Carlos Queiroz deu uma entrevista ao Maisfutebol e à TVI na qual abordou a relação com Cristiano Ronaldo e deixou um conselho a quem quer ser selecionador nacional: no futebol europeu, só com um estômago de cimento. Caso contrário acaba a beber ou a atirar-se da ponte.

Carlos Queiroz, José Mourinho, Paulo Bento, por que é que os treinadores portugueses quando saem de um projeto não trazem palavras elogiosas para Ronaldo?
Eu não me enquadro nessa observação genérica. Pelo contrário: tenho exprimido em todas as minhas intervenções o muito que vivi com o Cristiano ao longo de seis anos. Isto não tem nada a ver com um ou outro incidente, que por vezes pode sobrepor-se a muitas coisas boas que se dizem.

Mas houve incidentes...
Não escondo que os dois incidentes que se passaram na África do Sul não deviam ter acontecido e não eram aquilo que eu esperava de um capitão de equipa. Mas todos temos os nossos momentos bons e menos bons, e esse não foi um momento bom. O que diferencia as pessoas é como saímos dos erros. Eu julgo que ficou muito contar sobre a história da África do Sul... Mas ao que se passou na África do Sul sobrepôs-se o incidente do controlo antidoping, um incidente que foi politicamente manipulado pelo Governo da altura e que criou um vilão: Carlos Queiroz.

Foi um vilão?
O selecionador só tem um dia feliz, que é o dia em que assina contrato. O selecionador não tem uma base social de apoio como tem o treinador do Benfica ou do Sporting. Os portistas podem dizer mal do treinador do FC Porto, mas se um benfiquista diz mal do treinador do FC Porto, aqui d’el rei... O selecionador é o homem contra o país e o país contra o homem. Quando as coisas correm mal, nem FC Porto, nem Benfica, ninguém se quer meter: é um problema do selecionador e do país.

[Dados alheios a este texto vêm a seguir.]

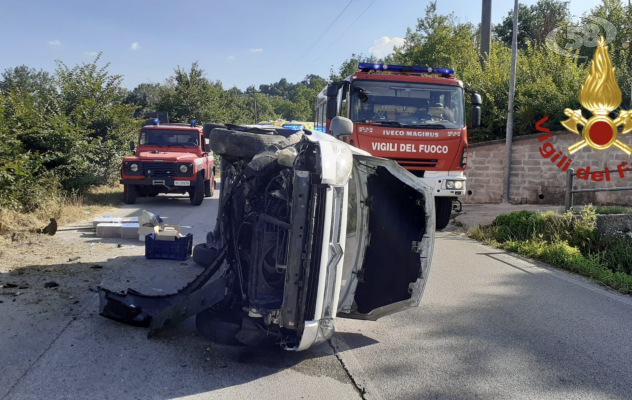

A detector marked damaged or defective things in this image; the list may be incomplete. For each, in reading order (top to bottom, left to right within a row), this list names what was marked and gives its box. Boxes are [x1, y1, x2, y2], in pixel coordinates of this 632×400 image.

Arrependeu-se de ter vindo para a seleção?
Não, de maneira nenhuma. O que não quer dizer que tenha sido uma boa decisão deixar o Manchester United. É como alguns jogos, em que depois de acabados pensamos que devíamos ter feito jogar A ou B, que numa decisão não estivemos bem e no futuro vamos decidir melhor. Mas sinto-me muito feliz e considero que foi uma decisão bem feita nas circunstâncias em que a tomei. Agora, passados estes anos, acho que no futebol, e na vida talvez, voltar a um sítio onde já estivemos não é uma boa decisão.

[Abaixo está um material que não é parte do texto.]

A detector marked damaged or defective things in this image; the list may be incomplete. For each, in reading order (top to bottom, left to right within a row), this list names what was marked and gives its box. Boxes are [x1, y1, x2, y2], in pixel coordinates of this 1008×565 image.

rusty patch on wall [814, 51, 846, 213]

Aconselha todos os treinadores a pensar duas vezes antes de aceitar uma proposta da Federação?
Só há um sítio no mundo que dá o direito de não pensar, em que primeiro se decide e depois se pensa: o Real Madrid. Em todos os outros há a obrigação de pensar duas ou três vezes antes de decidir.

Saudades de treinar um clube?
Claro, claro. Foi muito difícil para mim, que estava habituado a jogar 60, 65, 70 jogos por ano, e de repente jogar oito ou nove jogos por ano. O trabalho de um selecionador nacional na Europa, quando eu voltei, já não era o mesmo quando comparado com a primeira passagem. Na primeira vez nunca sentia falta do terreno, porque intervinha até com outras equipas e outros jogadores. Quando voltei, na Europa, já não havia selecionadores nacionais, havia mágicos.

Como assim?
Tínhamos a equipa cinco dias, e não eram cinco dias para treinar: eram para fazer magia. É um dia para fazer banho e massagens, um dia para comer bem, sem tocar na tábua de queijos do diretor, um dia para descansar e um dia para jogar. Aquele papel não casava bem comigo. Hoje em dia, ser selecionador na Europa, requer uma virtude muito grande: é preciso ter um estômago de cimento.

Porquê?
Porque fazemos um jogo como eu fiz com o Brasil em novembro e o próximo é em março. Digerir a pancada, como a que recebemos nesse jogo, durante cinco meses, só com um estômago de cimento. Se não for assim, ou nos dedicamos à bebida ou nos atiramos da ponte abaixo para o Tejo.